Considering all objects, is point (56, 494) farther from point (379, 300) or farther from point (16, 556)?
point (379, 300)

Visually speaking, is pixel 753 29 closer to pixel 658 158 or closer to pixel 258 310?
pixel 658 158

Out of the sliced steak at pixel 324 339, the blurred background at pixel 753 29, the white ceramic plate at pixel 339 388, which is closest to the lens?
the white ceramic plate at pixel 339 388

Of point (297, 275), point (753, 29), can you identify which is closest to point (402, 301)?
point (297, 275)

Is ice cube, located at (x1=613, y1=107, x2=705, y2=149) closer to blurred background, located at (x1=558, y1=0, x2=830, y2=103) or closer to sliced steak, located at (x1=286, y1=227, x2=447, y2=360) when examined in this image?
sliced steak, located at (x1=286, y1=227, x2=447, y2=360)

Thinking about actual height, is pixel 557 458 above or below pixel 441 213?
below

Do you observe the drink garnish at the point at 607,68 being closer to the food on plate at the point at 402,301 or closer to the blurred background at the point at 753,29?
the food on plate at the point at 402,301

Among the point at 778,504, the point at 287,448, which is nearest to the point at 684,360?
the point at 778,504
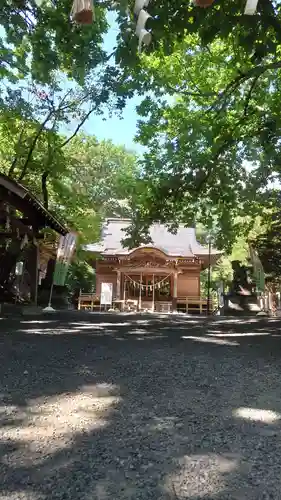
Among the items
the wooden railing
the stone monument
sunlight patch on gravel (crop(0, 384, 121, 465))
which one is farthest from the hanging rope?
sunlight patch on gravel (crop(0, 384, 121, 465))

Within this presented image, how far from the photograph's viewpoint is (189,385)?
437 centimetres

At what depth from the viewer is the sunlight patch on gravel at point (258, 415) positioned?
346 cm

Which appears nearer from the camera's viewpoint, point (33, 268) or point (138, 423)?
point (138, 423)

***

Stated problem> Present every line of the items above as a numbered list, skipping blank lines and omitting the picture.

Exercise solution>
1. Considering all objects, is point (56, 494) farther from point (379, 300) or farther from point (16, 556)?
2. point (379, 300)
3. Visually speaking, is pixel 753 29 closer to pixel 658 158 or closer to pixel 258 310?
4. pixel 658 158
5. Out of the sliced steak at pixel 324 339, the blurred background at pixel 753 29, the white ceramic plate at pixel 339 388, which is closest to the lens?
6. the white ceramic plate at pixel 339 388
7. Of point (297, 275), point (753, 29), can you identify which is closest to point (402, 301)?
8. point (297, 275)
9. Is ice cube, located at (x1=613, y1=107, x2=705, y2=149) closer to blurred background, located at (x1=558, y1=0, x2=830, y2=103) or closer to sliced steak, located at (x1=286, y1=227, x2=447, y2=360) when examined in this image?
10. sliced steak, located at (x1=286, y1=227, x2=447, y2=360)
11. Thinking about actual height, is pixel 557 458 above or below pixel 441 213?
12. below
13. Do you observe the drink garnish at the point at 607,68 being closer to the food on plate at the point at 402,301 or closer to the blurred background at the point at 753,29?
14. the food on plate at the point at 402,301
15. Among the point at 778,504, the point at 287,448, which is nearest to the point at 684,360?
16. the point at 778,504
17. Among the items
18. the wooden railing
19. the stone monument
20. sunlight patch on gravel (crop(0, 384, 121, 465))
21. which one is farthest from the hanging rope?
22. sunlight patch on gravel (crop(0, 384, 121, 465))
23. Within this presented image, how far from the photograph's viewpoint is (189,385)?
24. 437 centimetres
25. At what depth from the viewer is the sunlight patch on gravel at point (258, 415) positioned?
26. 346 cm
27. Which appears nearer from the camera's viewpoint, point (33, 268) or point (138, 423)?
28. point (138, 423)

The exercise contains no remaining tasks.